Seek an Empath Therapist: Counseling for Highly Sensitive Person (HSP)
If you’re an empath or highly sensitive person, be sure to get mental help from a therapist so you can learn how to cope with your empathic abilities. While mental help may still seem rare in some parts of the world today, it’s actually easy to find empath therapists in major cities if you know how to look.
An empath therapist is a mental health professional whose clients are highly sensitive people. They not only help you understand your mental state but also provide you with mental training to increase your mental toughness and reduce your sensitivity, making it easier for you to handle it when you feel others’ emotions.
More importantly, the therapist can significantly help with self-awareness, empowering highly sensitive people or empaths to understand why they’re different than others and the role empathy plays in their relationships and lives. That way, empaths control how they feel about their state, which ultimately makes life easier for them and enables them to feel comfortable most times.

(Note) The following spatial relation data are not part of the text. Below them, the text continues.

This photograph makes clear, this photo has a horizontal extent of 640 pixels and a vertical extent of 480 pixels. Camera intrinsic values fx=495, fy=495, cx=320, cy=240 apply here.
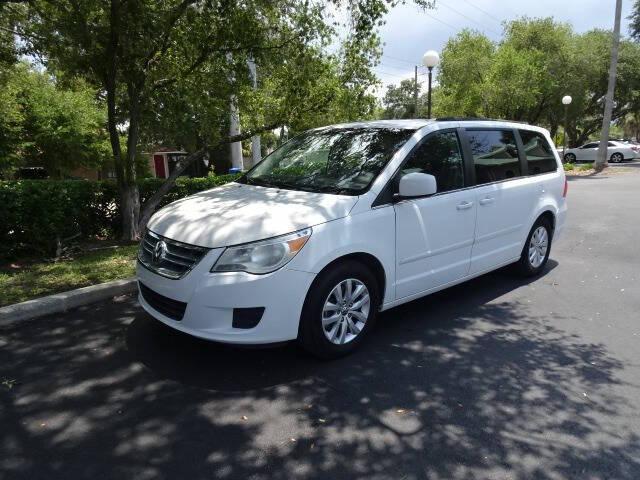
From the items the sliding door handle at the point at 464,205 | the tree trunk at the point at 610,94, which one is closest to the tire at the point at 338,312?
the sliding door handle at the point at 464,205

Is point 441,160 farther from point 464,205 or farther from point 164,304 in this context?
point 164,304

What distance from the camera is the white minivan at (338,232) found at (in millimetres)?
3297

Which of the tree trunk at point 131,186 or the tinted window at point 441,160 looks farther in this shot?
the tree trunk at point 131,186

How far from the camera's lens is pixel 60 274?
5.59 metres

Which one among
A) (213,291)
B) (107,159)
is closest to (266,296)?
(213,291)

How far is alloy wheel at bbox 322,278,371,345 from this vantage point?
11.8ft

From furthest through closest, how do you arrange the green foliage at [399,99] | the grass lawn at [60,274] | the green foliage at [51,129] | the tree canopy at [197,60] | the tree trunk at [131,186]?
1. the green foliage at [399,99]
2. the green foliage at [51,129]
3. the tree trunk at [131,186]
4. the tree canopy at [197,60]
5. the grass lawn at [60,274]

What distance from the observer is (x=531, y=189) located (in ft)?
17.7

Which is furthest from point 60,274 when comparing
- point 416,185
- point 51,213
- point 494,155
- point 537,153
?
point 537,153

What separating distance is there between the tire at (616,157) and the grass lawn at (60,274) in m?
32.3

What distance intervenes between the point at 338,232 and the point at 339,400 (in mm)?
1137

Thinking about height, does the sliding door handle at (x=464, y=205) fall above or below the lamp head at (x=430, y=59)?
below

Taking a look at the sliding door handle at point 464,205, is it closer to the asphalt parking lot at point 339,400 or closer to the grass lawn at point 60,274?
the asphalt parking lot at point 339,400

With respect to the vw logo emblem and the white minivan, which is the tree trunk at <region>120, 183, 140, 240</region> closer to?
the white minivan
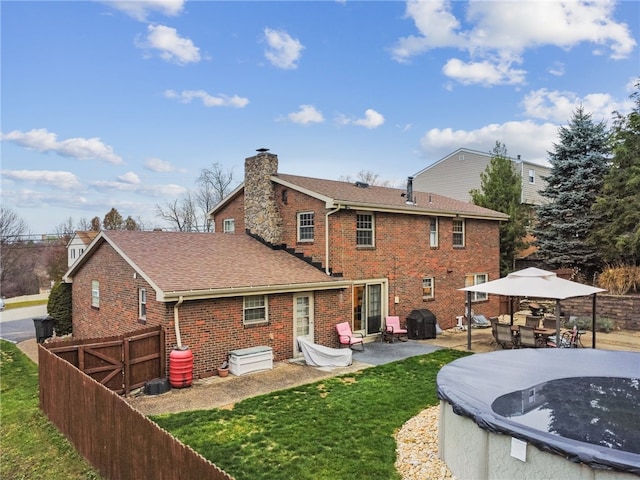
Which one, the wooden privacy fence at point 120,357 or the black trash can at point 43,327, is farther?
the black trash can at point 43,327

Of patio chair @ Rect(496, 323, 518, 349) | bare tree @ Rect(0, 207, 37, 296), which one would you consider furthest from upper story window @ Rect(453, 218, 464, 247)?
bare tree @ Rect(0, 207, 37, 296)

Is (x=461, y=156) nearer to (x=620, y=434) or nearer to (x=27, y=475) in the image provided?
(x=620, y=434)

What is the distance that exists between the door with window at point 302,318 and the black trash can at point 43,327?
9736 mm

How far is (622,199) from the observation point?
20.2 metres

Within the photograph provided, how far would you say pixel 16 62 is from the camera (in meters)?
13.0

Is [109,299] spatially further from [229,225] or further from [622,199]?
A: [622,199]

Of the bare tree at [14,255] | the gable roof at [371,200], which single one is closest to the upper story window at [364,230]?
the gable roof at [371,200]

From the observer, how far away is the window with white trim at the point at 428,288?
16.8 m

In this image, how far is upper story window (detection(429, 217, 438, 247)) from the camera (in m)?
17.1

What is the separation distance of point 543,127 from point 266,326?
80.6 feet

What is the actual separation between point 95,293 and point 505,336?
43.7 feet

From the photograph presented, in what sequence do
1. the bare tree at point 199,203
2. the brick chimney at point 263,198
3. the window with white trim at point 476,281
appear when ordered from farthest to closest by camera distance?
the bare tree at point 199,203 → the window with white trim at point 476,281 → the brick chimney at point 263,198

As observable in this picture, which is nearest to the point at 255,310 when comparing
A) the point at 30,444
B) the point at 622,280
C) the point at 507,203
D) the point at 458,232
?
the point at 30,444

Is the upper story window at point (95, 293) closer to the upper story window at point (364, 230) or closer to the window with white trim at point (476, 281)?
the upper story window at point (364, 230)
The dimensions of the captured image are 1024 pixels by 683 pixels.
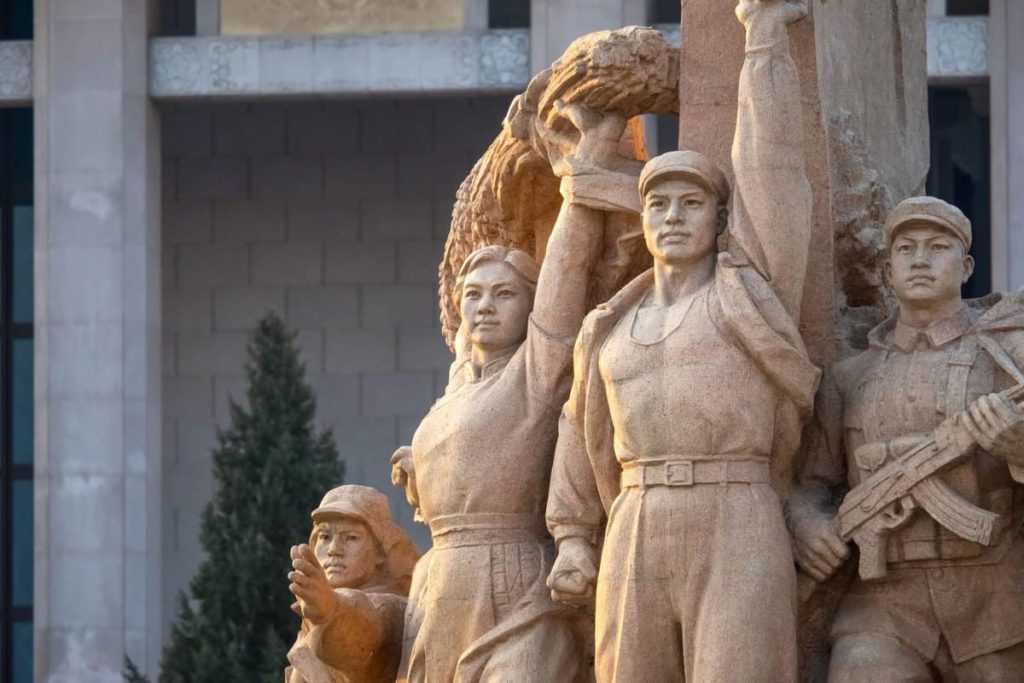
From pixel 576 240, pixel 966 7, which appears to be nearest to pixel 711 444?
pixel 576 240

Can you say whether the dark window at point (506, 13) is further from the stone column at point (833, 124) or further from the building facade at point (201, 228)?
the stone column at point (833, 124)

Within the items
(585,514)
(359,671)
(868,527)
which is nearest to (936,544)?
(868,527)

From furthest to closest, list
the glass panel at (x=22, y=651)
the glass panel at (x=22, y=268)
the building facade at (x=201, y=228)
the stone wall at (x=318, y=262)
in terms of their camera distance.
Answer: the glass panel at (x=22, y=268), the glass panel at (x=22, y=651), the stone wall at (x=318, y=262), the building facade at (x=201, y=228)

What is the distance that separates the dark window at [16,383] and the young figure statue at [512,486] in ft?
70.2

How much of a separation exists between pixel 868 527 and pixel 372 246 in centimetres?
2168

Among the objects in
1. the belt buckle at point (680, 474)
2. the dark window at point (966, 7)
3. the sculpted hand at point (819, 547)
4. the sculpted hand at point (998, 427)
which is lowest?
the sculpted hand at point (819, 547)

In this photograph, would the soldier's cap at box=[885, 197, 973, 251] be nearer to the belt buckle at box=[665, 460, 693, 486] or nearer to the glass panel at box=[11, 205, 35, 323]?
the belt buckle at box=[665, 460, 693, 486]

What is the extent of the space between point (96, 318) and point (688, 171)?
2055 centimetres

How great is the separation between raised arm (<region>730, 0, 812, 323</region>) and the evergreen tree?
1369 centimetres

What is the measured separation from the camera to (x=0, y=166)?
37.1 metres

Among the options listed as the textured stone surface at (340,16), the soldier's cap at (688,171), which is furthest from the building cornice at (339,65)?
the soldier's cap at (688,171)

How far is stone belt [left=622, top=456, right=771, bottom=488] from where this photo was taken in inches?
560

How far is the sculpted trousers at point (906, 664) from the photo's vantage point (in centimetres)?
1429

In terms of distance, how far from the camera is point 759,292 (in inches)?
568
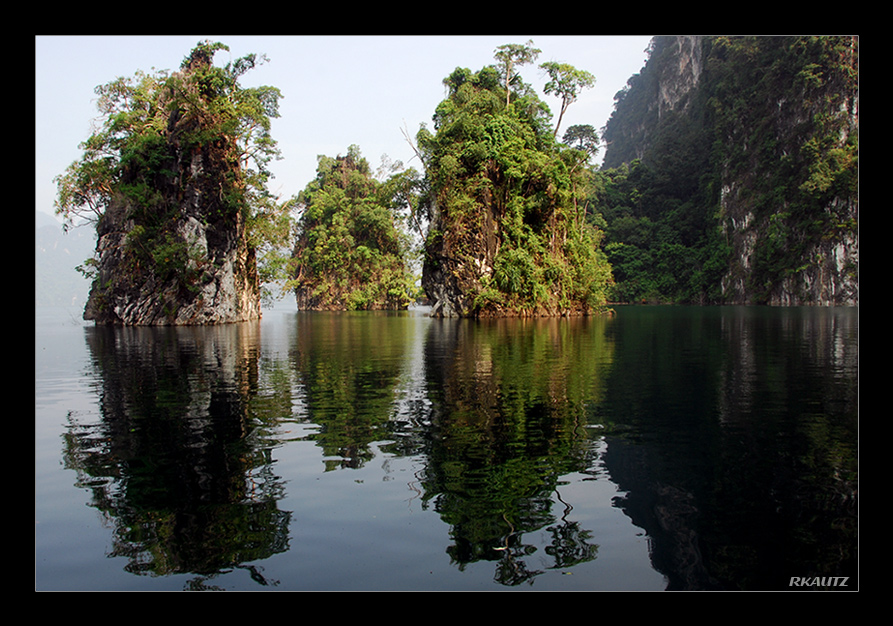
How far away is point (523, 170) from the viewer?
45375 mm

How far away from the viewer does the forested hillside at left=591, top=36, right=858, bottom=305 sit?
72.2 metres

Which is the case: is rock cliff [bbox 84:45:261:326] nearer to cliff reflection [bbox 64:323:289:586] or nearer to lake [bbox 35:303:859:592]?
lake [bbox 35:303:859:592]

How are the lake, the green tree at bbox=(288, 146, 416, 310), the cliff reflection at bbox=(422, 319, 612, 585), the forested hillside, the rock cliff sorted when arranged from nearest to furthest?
the lake → the cliff reflection at bbox=(422, 319, 612, 585) → the rock cliff → the forested hillside → the green tree at bbox=(288, 146, 416, 310)

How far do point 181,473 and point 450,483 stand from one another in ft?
11.6

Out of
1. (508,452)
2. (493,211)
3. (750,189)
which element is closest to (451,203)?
(493,211)

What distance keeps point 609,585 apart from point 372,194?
86.7 metres

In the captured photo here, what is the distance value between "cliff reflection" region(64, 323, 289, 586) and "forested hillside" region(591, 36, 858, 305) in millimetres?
67461

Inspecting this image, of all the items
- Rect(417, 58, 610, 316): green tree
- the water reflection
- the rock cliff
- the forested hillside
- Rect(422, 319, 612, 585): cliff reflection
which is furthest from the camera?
the forested hillside

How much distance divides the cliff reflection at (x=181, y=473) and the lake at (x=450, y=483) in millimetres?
35

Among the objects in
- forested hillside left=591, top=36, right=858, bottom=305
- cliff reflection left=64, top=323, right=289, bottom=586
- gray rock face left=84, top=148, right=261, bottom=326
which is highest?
forested hillside left=591, top=36, right=858, bottom=305

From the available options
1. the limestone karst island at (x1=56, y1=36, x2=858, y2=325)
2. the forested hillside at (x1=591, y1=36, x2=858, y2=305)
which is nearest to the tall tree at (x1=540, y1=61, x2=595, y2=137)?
the limestone karst island at (x1=56, y1=36, x2=858, y2=325)

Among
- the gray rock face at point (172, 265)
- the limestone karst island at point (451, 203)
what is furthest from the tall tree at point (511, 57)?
the gray rock face at point (172, 265)

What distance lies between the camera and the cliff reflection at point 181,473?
5.77 m
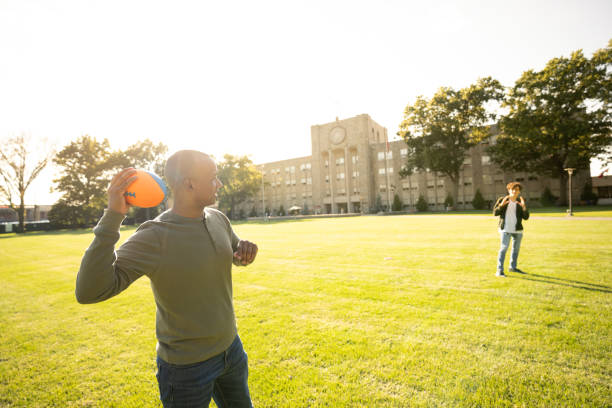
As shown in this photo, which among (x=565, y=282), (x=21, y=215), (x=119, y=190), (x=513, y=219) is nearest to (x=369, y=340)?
(x=119, y=190)

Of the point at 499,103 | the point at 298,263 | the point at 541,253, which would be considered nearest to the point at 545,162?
the point at 499,103

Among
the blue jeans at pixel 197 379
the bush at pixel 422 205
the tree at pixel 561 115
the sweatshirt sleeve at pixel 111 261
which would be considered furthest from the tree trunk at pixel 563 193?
the sweatshirt sleeve at pixel 111 261

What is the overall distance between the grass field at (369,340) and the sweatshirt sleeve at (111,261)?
2.11 m

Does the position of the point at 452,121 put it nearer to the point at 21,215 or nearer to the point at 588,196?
the point at 588,196

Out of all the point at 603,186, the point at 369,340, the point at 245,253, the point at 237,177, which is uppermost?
the point at 237,177

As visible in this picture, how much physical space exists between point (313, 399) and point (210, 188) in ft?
7.89

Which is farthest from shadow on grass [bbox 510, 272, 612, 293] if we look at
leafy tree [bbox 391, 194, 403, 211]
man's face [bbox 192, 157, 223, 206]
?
leafy tree [bbox 391, 194, 403, 211]

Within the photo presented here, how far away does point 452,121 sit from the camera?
145ft

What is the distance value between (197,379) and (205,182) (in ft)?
3.77

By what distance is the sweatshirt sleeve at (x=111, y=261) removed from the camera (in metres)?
1.31

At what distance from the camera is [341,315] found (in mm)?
4789

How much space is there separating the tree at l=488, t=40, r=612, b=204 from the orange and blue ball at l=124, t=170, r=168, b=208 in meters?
47.5

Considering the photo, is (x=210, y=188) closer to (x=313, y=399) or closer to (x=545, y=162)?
(x=313, y=399)

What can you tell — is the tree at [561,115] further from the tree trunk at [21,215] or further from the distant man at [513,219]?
the tree trunk at [21,215]
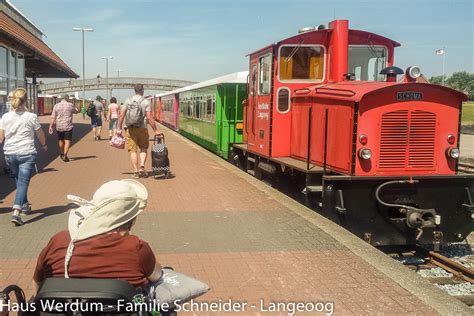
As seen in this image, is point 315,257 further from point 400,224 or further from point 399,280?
point 400,224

Take Care of Your Mental Health!
Empaths are very special, highly sensitive people – but it’s important not to let your sensitivity prevent you from living a normal life. You can learn mental toughness techniques to help you stay grounded and less overwhelmed by the emotions of others around you.
Therapy for highly sensitive people can help you do that, giving you mental training to make sure your mental state is strong enough to handle the emotions of other people around you as you navigate life (see also holistic therapy).
Many mental health professionals understand what empaths and highly sensitive people go through, so finding help shouldn’t be difficult. You can also find online therapy sessions at your convenience – just make sure an empath therapist offers them before contacting them!
And remember, take care of yourself first – otherwise, it’ll be harder to take care of others!